Formation et emplois

Plaidoyer pour une planification efficace

Même si des études universitaires semblent synonyme d’endettement, certains conseillers financiers soutiennent qu’une planification efficace peut permettre aux étudiants de décrocher un diplôme sans être à découvert.

Anna Conner, de la Financière SunLife, affirme que c’est possible si les étudiants suivent les trois règles suivantes : définir leur situation financière, colmater les fuites et épargner – ou bien investir. En outre, par mesure de précaution, ils devraient souscrire une assurance-vie pour protéger leur investissement.

«Ils doivent commencer par élaborer un plan, précise-t-elle. Leur objectif consiste à décrocher un diplôme. Ils doivent déterminer comment ils vont s’y prendre d’un point de vue financier.»   

Idéalement, les étudiants peuvent payer leurs études universitaires avec leurs économies, évitant ainsi les intérêts. Ceux qui n’ont pas des dizaines de milliers de dollars en réserve auront besoin d’un prêt étudiant.  

Mme Conner prévient les étudiants : «[Financiè­re­ment], ils doivent connaître leur point de départ pour être capables d’arriver à destination. Ils doivent éplucher leur relevé bancaire et leur relevé de carte de crédit.»

Il est tentant de les ranger dans un tiroir et de seulement verser le paiement minimum, mais le solde finit par grimper. «Il faut voir la situation sous l’angle suivant : chaque fois que l’on rembourse un solde de carte de crédit à 16 % d’intérêts, cet argent rapporte un bénéfice de
16 %», ajoute Mme Conner.

Elle recommande ensuite aux étudiants de surveiller toutes leurs dépenses pendant deux mois.

«Ils seront stupéfaits de voir à quel point ils gaspillent, affirme-t-elle. Ils devront colmater les fuites.»

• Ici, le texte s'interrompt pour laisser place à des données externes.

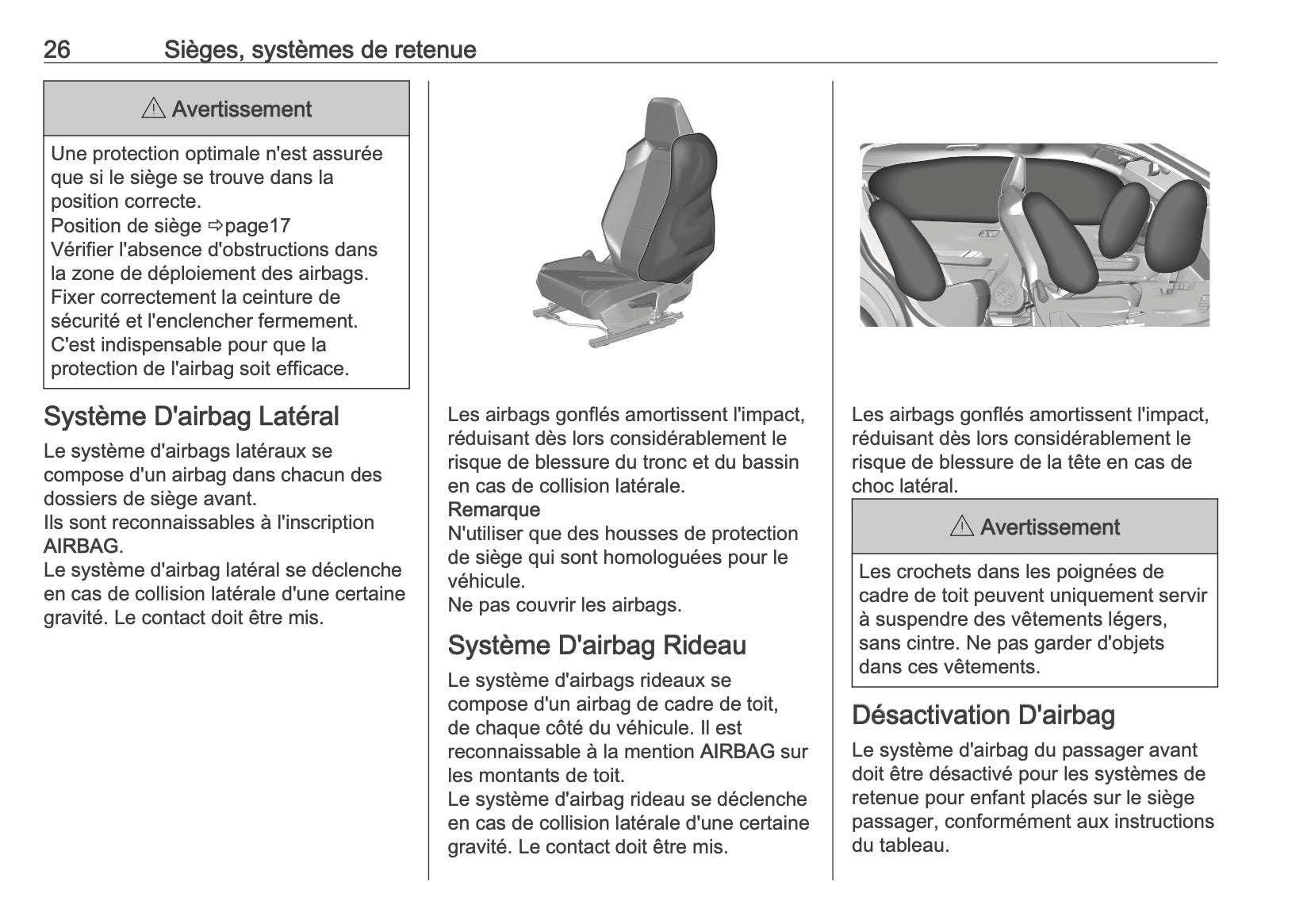 26 Sièges, systèmes de retenue

⚠ Avertissement

Une protection optimale n'est assurée que si le siège se trouve dans la position correcte.
Position de siège ⇨page17
Vérifier l'absence d'obstructions dans la zone de déploiement des airbags.
Fixer correctement la ceinture de sécurité et l'enclencher fermement.
C'est indispensable pour que la protection de l'airbag soit efficace.

Système D'airbag Latéral

Le système d'airbags latéraux se compose d'un airbag dans chacun des dossiers de siège avant.
Ils sont reconnaissables à l'inscription AIRBAG.
Le système d'airbag latéral se déclenche en cas de collision latérale d'une certaine gravité. Le contact doit être mis.

Les airbags gonflés amortissent l'impact, réduisant dès lors considérablement le risque de blessure du tronc et du bassin en cas de collision latérale.
Remarque
N'utiliser que des housses de protection de siège qui sont homologuées pour le véhicule.
Ne pas couvrir les airbags.

Système D'airbag Rideau

Le système d'airbags rideaux se compose d'un airbag de cadre de toit, de chaque côté du véhicule. Il est reconnaissable à la mention AIRBAG sur les montants de toit.
Le système d'airbag rideau se déclenche en cas de collision latérale d'une certaine gravité. Le contact doit être mis.

Les airbags gonflés amortissent l'impact, réduisant dès lors considérablement le risque de blessure de la tête en cas de choc latéral.

⚠ Avertissement

Les crochets dans les poignées de cadre de toit peuvent uniquement servir à suspendre des vêtements légers, sans cintre. Ne pas garder d'objets dans ces vêtements.

Désactivation D'airbag

Le système d'airbag du passager avant doit être désactivé pour les systèmes de retenue pour enfant placés sur le siège passager, conformément aux instructions du tableau.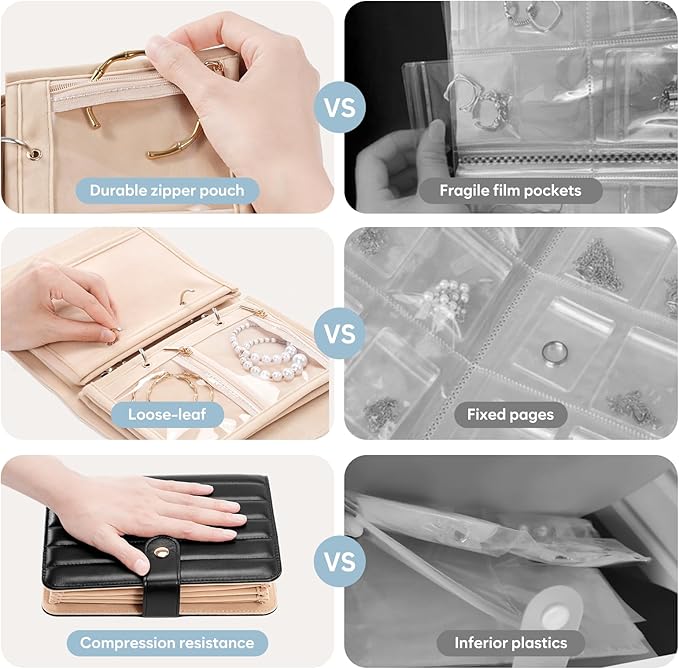 Durable zipper pouch

VS

Fragile film pockets

Loose-leaf

VS

Fixed pages

Compression resistance

VS

Inferior plastics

Une fois leur véhicule économique rafistolé, ils doivent planifier leur route. Pour économiser à court terme en vue de verser un acompte sur une propriété ou de rembourser une dette, Anna Conner privilégie le compte d’épargne libre d’impôt (CELI). «On peut investir dans un marché monétaire à court terme, afin que l’argent reste fluide, explique-t-elle. On peut retirer les sommes très rapidement ou les investir à plus long terme dans des instruments comme les fonds mutuels, les CPG, etc.»

Sur une longue période  
À ceux qui sont capables d’épargner pour une longue période, Mme Conner conseille d’investir. «Je crois fermement qu’il faut placer son argent dans les marchés à un jeune âge, confie-t-elle. Les gens ont peur des marchés baissiers, mais les marchés haussiers l’emportent toujours. Au cours des 50 dernières années, les placements ont produit un rendement de 10 % environ. En ce qui concerne les jeunes, nous avons la possibilité de laisser les marchés suivre leur cours.»    

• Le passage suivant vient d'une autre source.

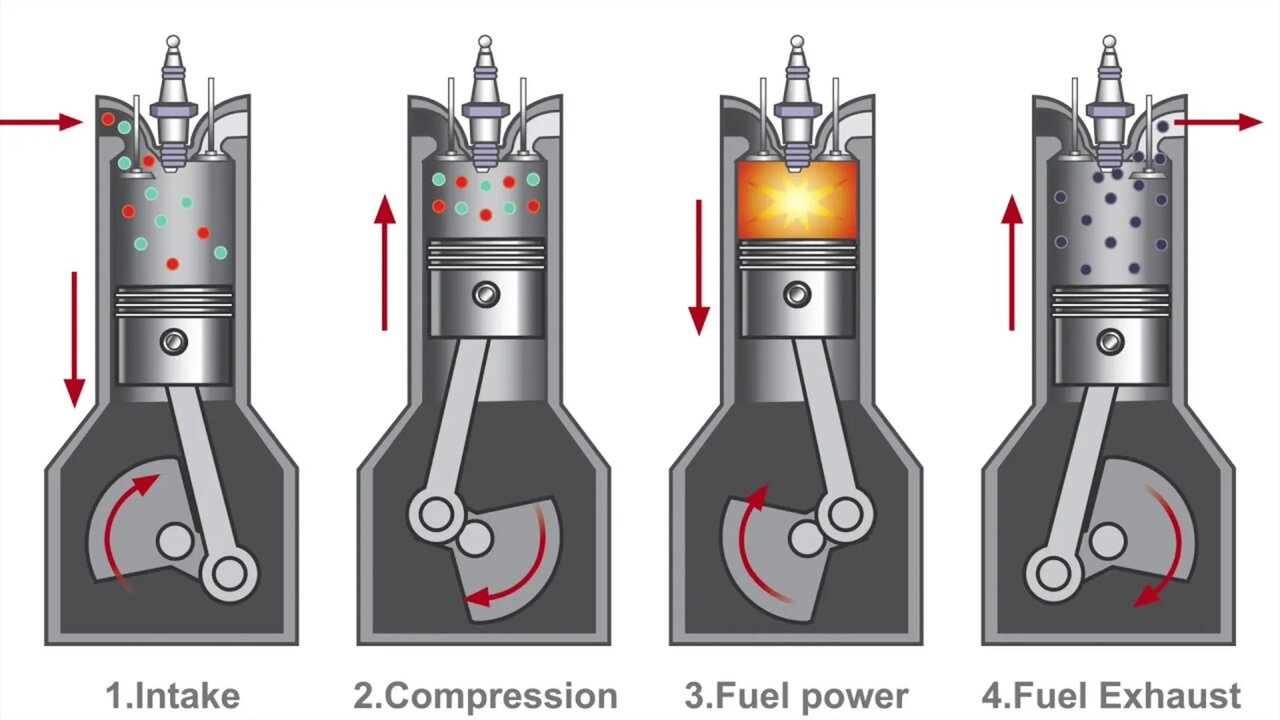 1.Intake

2.Compression

3.Fuel power

4.Fuel Exhaust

Quoi qu’il en soit, des gains de 10 % devraient être mis de côté, même par les étudiants.

Finalement, ces derniers doivent songer à contracter une assurance-vie pour garantir leur future assurabilité. «Lorsqu’une personne est jeune et en santé, ça ne lui coûte presque rien de choisir une assurance temporaire qui la couvrira jusqu’à ce qu’elle puisse se payer une Cadillac», assure Mme Conner.

Dix ans plus tard, il est parfois trop tard. Si on développe le diabète, la sclérose en plaques ou une série d’autres maladies, il est quasi impossible de se procurer une assurance-vie.

Hana, une blogueuse du YUBlog de l’Université York, à Toronto, prétend que le plus important est d’adopter un mode de vie économe. Elle conseille vivement aux étudiants de rester chez leurs parents, d’utiliser le transport en commun, de préparer des lunchs, d’organiser des fêtes chez eux et d’acheter des objets usagés. «Pour la plupart d’entre nous, étudier est synonyme d’être à court d’argent pendant quatre ans, raconte-t-elle. Toutefois, il existe quelques façons de rendre cette situation plus tolérable.»